La Comisión de Miami-Dade no imaginó la connotación que tendría limitar los lugares dónde pueden vivir los convictos por delitos relacionados con abuso sexual a menores.

La ordenanza adoptada por el Gobierno condal, en 2005, establece que estas personas, luego de cumplir sus condenas carcelarias, no podrán residir a 2.500 pies de una escuela, jardín infantil o parque o a 1.000 pies de una parada de bus escolar.

El espíritu de la ley condal es comprensible: evitar a toda costa que una persona que haya cometido este tipo de acto abominable lo vuelva a hacer.

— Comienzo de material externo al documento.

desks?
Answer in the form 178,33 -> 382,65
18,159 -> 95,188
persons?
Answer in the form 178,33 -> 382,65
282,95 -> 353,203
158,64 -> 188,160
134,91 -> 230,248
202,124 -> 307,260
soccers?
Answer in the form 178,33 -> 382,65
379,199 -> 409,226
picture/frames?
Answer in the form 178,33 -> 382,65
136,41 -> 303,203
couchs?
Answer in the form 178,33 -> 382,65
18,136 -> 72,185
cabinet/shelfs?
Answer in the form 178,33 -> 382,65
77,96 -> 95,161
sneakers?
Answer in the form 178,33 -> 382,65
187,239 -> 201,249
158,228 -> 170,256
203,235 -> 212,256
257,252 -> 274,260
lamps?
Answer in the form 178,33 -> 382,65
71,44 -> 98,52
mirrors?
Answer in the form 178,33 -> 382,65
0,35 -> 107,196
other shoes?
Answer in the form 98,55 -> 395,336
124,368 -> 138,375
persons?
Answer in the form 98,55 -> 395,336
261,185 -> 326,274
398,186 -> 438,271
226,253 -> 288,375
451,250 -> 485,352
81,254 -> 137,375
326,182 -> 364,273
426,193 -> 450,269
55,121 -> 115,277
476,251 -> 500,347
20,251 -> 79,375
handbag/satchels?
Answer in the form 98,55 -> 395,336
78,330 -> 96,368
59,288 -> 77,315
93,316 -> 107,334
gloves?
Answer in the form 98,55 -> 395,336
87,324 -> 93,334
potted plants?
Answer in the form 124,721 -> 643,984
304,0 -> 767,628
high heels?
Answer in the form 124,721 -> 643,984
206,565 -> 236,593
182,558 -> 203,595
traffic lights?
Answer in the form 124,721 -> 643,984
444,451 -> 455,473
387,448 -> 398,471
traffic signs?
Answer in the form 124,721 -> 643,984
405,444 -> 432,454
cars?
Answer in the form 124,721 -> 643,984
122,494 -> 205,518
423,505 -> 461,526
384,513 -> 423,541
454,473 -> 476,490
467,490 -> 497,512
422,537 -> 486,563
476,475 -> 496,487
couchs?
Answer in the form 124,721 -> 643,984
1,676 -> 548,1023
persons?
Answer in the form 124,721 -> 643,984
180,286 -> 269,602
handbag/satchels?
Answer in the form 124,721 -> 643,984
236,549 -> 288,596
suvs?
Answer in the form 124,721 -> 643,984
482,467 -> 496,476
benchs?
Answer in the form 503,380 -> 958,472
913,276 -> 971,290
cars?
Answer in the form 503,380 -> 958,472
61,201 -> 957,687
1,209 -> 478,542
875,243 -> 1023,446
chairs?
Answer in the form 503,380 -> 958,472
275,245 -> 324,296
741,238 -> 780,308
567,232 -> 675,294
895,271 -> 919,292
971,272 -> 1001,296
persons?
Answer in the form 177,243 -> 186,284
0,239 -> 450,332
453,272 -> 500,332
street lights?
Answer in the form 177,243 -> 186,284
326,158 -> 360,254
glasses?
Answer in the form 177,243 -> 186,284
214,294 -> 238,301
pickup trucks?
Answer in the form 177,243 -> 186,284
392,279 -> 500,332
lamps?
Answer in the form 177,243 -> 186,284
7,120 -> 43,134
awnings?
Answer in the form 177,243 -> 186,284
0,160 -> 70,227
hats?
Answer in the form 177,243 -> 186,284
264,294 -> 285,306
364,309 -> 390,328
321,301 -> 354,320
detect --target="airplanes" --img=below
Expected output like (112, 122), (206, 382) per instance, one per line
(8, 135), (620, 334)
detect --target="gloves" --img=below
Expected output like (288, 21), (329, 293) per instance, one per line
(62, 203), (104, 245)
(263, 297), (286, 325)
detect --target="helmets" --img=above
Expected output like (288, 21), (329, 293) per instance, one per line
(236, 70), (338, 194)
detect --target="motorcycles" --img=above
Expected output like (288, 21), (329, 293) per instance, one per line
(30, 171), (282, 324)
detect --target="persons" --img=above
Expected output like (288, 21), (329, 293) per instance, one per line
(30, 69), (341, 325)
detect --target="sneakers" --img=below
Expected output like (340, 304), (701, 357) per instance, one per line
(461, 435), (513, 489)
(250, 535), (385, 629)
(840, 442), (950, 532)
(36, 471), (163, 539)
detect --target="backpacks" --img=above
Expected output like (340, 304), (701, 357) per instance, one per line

No hay dudas de que proteger a los más indefensos, los menores en este caso, sean niñas o niños de 2, 5 o 15 años, es obligación de las autoridades y de todos.

También es obligación hacer cumplir la ley y evitar situaciones desagradables, como el asentamiento involuntario de un campamento que podemos llamar de refugiados, en plena ciudad de Miami, cuando esta urbe pertenece al llamado primer mundo.

Los “sin techo” de la calle 71 del NW han pernotado en ese lugar por cerca de un año y, aunque el Gobierno condal ha hecho algunos intentos por facilitarles una vía de salida, las gestiones han sido insuficientes para la mayoría de los 200 que llegaron allí el pasado verano.

Por otra parte, la casa de acogida Camillus House, que es administrada por la autoridad condal de fidecomiso para personas sin techo, estima que estos individuos no cumplen con los requisitos necesarios para ser aceptados, lo que complica aún más las cosas.

No es la primera vez, ni la segunda, que una situación como esta surge ante los ojos de las autoridades, incluyendo a la Comisión de Miami-Dade.

Mirar al otro lado, como prácticamente hemos hecho durante estos últimos 10 meses, no es la mejor opción.

De que un fallo judicial de luz verde a una evacuación forzosa, si es necesaria, podría complicar aún más esta vergonzosa situación.

Como gestor de la ordenanza que limita dónde vivir y por dónde transitar, el Condado es responsable de buscar soluciones para estas personas, independientemente de las gravísimas y dolorosas faltas que hayan cometido.

Las opiniones emitidas en esta sección no tienen que reflejar la postura editorial de este diario y son de exclusiva responsabilidad de los autores.